Satellite positions may be computed from satellite orbits or orbit models. On this basis, the terms satellite positions and orbits are generally used interchangeably in the present description.

Referring to FIG. 1, an example of a system 100 for determining performance of GNSS prediction data is shown. The satellite systems for which satellite positions and clocks predictions may be utilized include GPS, GLONASS, Galileo, BeiDou, QZSS, NavIC, and is applicable for new satellite-based navigation systems, including SBAS.

As illustrated in the example of FIG. 1, a server 104, referred to as a prediction integrity server is utilized for determining performance metrics, also referred to herein as prediction integrity, of GNSS prediction data. The server 104 is in communication with an orbits and clocks prediction server 102 utilized for providing satellite positions and clocks predictions. The orbits and clocks prediction server 102 is in communication with a global GNSS reference network 101. The global GNSS reference network 101 includes several GNSS reference stations across the globe for collecting GNSS satellites observations and navigation data and typically has about 50 stations. The reference receivers at surveyed and known locations decode and download navigation data broadcast by GNSS satellites, and make range, range-rate and signal strength observations to signals on two or more frequencies of the GNSS satellites to determine satellite orbits and clocks. Data from the reference network is used to determine satellite orbits and clocks for a period in the past as well as predictions for a future time period at the server 102. The server 102 provides satellite orbits and clocks predictions to the prediction integrity server 104. Alternatively, the server 104 obtains the satellite orbits and clocks predictions from an external source.

The prediction integrity server 104 is in communication with the electronic device 106 via a wireless connection, for example. The electronic device 106 includes a main processor sub-system 108 that controls overall operation thereof. The main processor sub-system 108 includes a processor 110, a memory 112 and a communication interface 114, which enables communication with the prediction integrity server 104 via a wired or a wireless connection. An example of a main processor sub-system 108 is a Single Board Computer (SBC) with an Operating System (OS).

The orbits and clocks prediction server 102 is also in communication with the electronic device 106 via a wireless connection, for example.

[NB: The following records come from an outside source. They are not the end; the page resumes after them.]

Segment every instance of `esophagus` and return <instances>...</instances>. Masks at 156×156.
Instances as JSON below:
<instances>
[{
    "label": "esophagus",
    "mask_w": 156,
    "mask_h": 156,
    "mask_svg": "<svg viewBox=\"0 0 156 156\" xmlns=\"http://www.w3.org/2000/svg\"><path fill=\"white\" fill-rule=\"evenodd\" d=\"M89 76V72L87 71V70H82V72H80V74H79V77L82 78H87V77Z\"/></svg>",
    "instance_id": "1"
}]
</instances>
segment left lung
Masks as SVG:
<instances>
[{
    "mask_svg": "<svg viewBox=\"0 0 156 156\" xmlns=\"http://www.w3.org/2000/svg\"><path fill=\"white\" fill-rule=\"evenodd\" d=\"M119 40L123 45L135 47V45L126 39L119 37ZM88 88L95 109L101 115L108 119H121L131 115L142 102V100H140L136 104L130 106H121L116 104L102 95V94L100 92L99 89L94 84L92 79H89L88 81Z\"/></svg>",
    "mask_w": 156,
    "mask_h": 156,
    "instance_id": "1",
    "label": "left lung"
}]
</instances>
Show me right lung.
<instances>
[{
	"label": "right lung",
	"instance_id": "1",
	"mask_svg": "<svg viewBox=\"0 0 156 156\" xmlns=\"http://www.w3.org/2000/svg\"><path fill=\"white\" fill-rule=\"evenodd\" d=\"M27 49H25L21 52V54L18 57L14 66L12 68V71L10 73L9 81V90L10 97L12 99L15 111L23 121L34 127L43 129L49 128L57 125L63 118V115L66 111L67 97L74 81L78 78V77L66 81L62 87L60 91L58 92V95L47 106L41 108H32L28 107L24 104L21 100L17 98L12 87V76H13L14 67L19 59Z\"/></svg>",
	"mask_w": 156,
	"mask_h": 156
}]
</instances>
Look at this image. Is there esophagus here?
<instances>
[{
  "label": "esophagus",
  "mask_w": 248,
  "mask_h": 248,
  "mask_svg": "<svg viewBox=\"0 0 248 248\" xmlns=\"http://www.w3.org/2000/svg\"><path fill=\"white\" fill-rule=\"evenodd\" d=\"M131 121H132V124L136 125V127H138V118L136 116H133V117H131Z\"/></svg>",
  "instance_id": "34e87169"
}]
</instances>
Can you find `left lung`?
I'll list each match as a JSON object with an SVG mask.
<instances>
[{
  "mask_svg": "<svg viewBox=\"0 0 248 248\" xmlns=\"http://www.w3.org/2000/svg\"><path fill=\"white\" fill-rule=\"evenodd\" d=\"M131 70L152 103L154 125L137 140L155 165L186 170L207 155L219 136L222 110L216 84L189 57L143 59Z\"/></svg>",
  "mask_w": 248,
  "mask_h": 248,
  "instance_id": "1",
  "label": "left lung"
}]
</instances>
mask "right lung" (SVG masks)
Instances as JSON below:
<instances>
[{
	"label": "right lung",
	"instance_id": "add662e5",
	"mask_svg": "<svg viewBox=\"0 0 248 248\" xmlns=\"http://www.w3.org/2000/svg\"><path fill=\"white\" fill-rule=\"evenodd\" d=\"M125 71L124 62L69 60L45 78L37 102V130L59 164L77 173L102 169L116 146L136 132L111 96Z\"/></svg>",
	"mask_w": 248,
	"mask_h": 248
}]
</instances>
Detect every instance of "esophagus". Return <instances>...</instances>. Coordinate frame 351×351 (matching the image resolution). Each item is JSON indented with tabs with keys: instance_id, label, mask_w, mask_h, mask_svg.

A GNSS receiver of the electronic device 106 includes a GNSS antenna 116 for receiving GNSS signals and a GNSS sub-system 118 in communication with the main processor sub-system 108 and the GNSS antenna 116. The GNSS sub-system 118 generates digitized GNSS data corresponding to the GNSS signals for further processing by the main processor sub-system 108, for example. Other examples of a GNSS sub-system 118 include: a standalone GNSS receiver capable of generating a location estimate locally, an Assisted GNSS (A-GNSS) receiver that receives assistance data from another device to provide a location estimate, a Radio Frequency (RF) Front End (FE) in association with a Software Defined Radio (SDR) receiver at the electronic device 106.

The electronic device 106 is powered by a power supply 120, which communicates with the main processor sub-system 108 via a power interface 122. In an example, the power supply 120 is one or more batteries. The electronic device 106 includes an output device 124 in communication with the main processor sub-system 108. The output device 124 may be one or more of a display, a speaker and another type of output device, for example. The electronic device 106 includes an input device 126 in communication with the main processor sub-system 108 to receive user input, for example.

The electronic device 106 may be a Smartphone, tablet, Internet of Things (IoT) device, portable computer, laptop computer, activity tracking device, beacon, router, drone, robot, Machine-to-machine (M2M) device or an in-vehicle navigation system, for example.

As illustrated in FIG. 1, the prediction integrity server 104 is in communication with the orbits and clocks prediction server 102, which is in communication with the GNSS global reference station network 100. The orbits and clocks prediction server 102 is also in communication with the electronic device 106.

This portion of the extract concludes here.